In petroleum reservoirs, it is common to assume that the superficial velocity of a fluid phase equals a mobility coefficient (permeability over viscosity) multiplying the opposite of the pressure gradient. Phase mobility is typically a function of phase saturations, compositions, temperature, and to a lesser extent pressure, but in specific circumstances it may also depend on the velocity itself. For example, in polymer flooding the aqueous phase viscosity is velocity-dependent due to non-Newtonian effects.

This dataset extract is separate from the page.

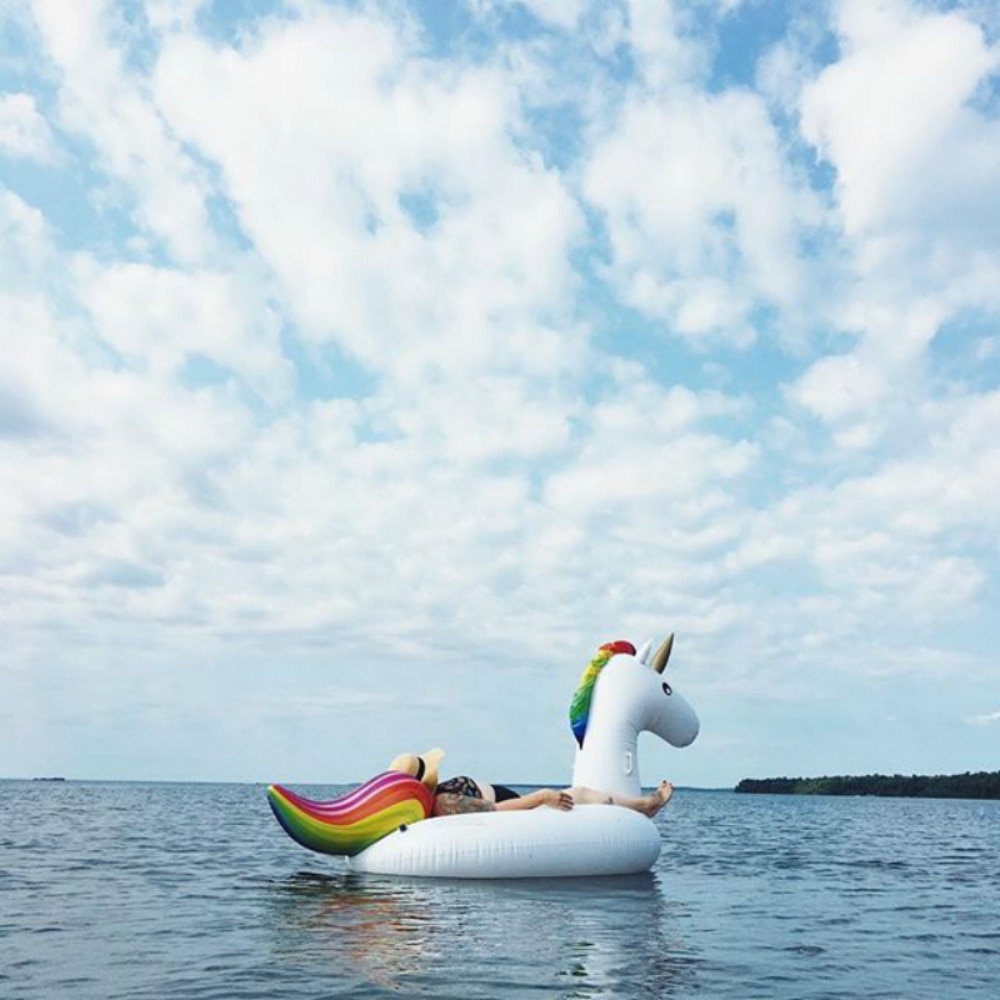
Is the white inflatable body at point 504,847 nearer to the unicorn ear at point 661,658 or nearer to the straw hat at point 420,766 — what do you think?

The numerical treatment of velocity-dependent mobilities in reservoir simulators based on the finite-volumes method is still an unsettled topic. For a fully implicit discretization, the main difficulty lies in the fact that velocities are not necessarily aligned with the grid; therefore the velocity-dependent mobility governing the flux across a cell face is not merely a function of the normal pressure drop. In addition, the implicit relationship between velocity and pressure gradient needs to be inverted for each flux, at each nonlinear iteration. To get around the above difficulties, several commercial or academic simulators implement a semi-implicit scheme where the pressure gradient driving the flow is evaluated implicitly, while the velocity used in mobility calculations is evaluated explicitly based on the previously converged time step. However, a semi-implicit formulation may be subject to stability restrictions.

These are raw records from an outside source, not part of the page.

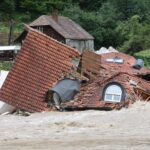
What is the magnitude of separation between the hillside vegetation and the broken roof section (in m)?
38.6

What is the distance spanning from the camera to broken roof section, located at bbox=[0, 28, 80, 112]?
31219 mm

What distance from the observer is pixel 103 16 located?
85625mm

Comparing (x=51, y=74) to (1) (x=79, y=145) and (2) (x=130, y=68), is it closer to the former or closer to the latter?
(2) (x=130, y=68)

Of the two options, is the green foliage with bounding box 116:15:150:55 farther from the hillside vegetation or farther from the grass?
the grass

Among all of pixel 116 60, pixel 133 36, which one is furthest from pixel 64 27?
pixel 116 60

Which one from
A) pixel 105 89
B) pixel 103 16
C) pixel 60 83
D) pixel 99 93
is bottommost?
pixel 99 93

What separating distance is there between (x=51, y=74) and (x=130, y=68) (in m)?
8.64

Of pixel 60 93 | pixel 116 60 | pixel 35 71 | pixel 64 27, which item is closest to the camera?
pixel 60 93

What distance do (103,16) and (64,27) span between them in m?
11.7

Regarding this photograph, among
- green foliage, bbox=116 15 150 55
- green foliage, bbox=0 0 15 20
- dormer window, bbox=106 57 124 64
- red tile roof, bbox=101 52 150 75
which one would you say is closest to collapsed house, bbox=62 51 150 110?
red tile roof, bbox=101 52 150 75

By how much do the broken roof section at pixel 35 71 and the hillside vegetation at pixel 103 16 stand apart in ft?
127

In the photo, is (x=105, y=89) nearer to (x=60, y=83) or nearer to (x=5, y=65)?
(x=60, y=83)

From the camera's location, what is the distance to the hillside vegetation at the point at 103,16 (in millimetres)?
74625

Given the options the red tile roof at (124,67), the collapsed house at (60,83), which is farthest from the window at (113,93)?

In this work, we first review the derivation of a linear stability criterion for the two-level semi-implicit discretization of simplified monophasic, non-Newtonian or non-Darcy flow equations. Based on this criterion, we propose an adaptive-implicit strategy where for each individual flux the velocity argument in the mobility function is evaluated either explicitly or implicitly. We discuss the numerical accuracy of this scheme and its benefits in terms of computational cost. Finally, using a specifically designed MATLAB code, we validate our adaptive-implicit strategy on representative 1D and 2D nonlinear test cases.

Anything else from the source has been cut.